DIMENSIONS OF PLAY
Play and Learn at the all new Minnesota Children’s Museum
Dawn LaBrosse, Youth Services Coordinator for Washington County Library
4 October 2017
Have you visited the all new Minnesota Children’s Museum yet? You will be AMAZED by all of the additional features and new exhibits.
The new museum includes 35% more space for visitors, twice as many bathrooms (thank you!), additional and larger elevators, a new café and coffee bar (must have coffee!), and 10 all new exhibits.
While all of the new amenities and exhibits are fun and engaging, one exhibit is near and dear to my heart: Our World. My kids and I loved the original Our World exhibit and this renovated version offers even more to love and appreciate.
The new Our World exhibit is designed to represent a vibrant Minnesota city with a fire station, post office, hardware store, food stand, and park. It allows visitors to step inside a familiar-feeling town and assume the different roles and responsibilities that are a part of making and keeping a healthy and vibrant community.
But what I love most about this exhibit are the endless opportunities for literacy and language development. As a Youth Services Librarian, I’m naturally passionate about books, reading, and early literacy development. I spend my days selecting books for children to fall in love with, planning educational programs for children to learn new things, presenting lively storytimes to get kids excited about reading, and empowering parents and caregivers to help their child get ready to read by singing, reading, writing, talking and PLAYING with them every day.
“Dramatic play helps children think symbolically: a stick becomes a sword or a magic wand or even a fire hose, a box becomes a car, a playmate becomes an astronaut exploring space.”
The different dramatic play centers in the Our World exhibit will spark conversations and role playing between the children and caregivers, all while building important language and symbolic thinking skills.
Dramatic play helps children think symbolically: a stick becomes a sword or a magic wand or even a fire hose, a box becomes a car, a playmate becomes an astronaut exploring space. When children are learning how to read they use this same symbolic thinking process; a child knows that the picture of an apple isn’t the real apple, just as they know the word “apple” isn’t the real apple. But they understand that they represent the real apple using symbolic thinking.
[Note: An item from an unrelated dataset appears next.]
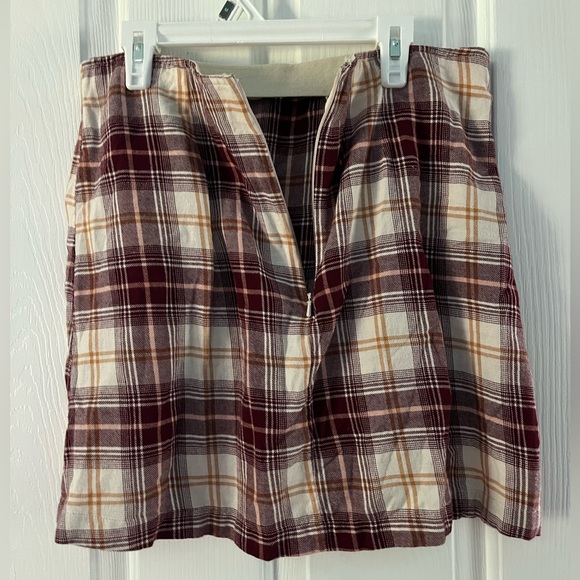 Plaid American Eagle Mini Skirt (Medium) - Picture 2 of 4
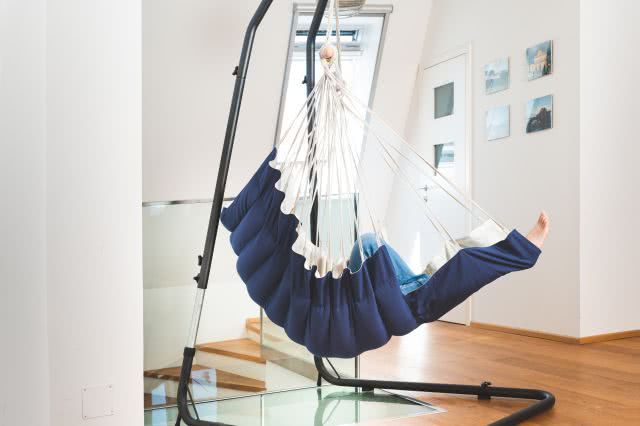 grosser blauer gef&uuml;tterter H&auml;ngestuhl Fussablage ausgefahren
Dramatic play also helps develop narrative skills as children make up stories about what they’re doing. This helps them understand that stories happen in an order: first, next, last.
And play lends itself to so many opportunities to TALK! While playing, parents/caregivers are talking about what they are doing, describing the toys they are playing with, role playing different situations, and introducing new vocabulary.
Play is so much more than just having fun. Fred Rogers perhaps said it best when he remarked that:
“Play is often talked about as if it were a relief from serious learning. But for children play is serious learning. Play is really the work of childhood.”
Play on Minnesota!
Dawn LaBrosse is a Play Advocate for the Minnesota Children’s Museum, Youth Services Coordinator for Washington County Library, and mother of two play enthusiast kids (Benjamin, 6 and Annabelle, 4).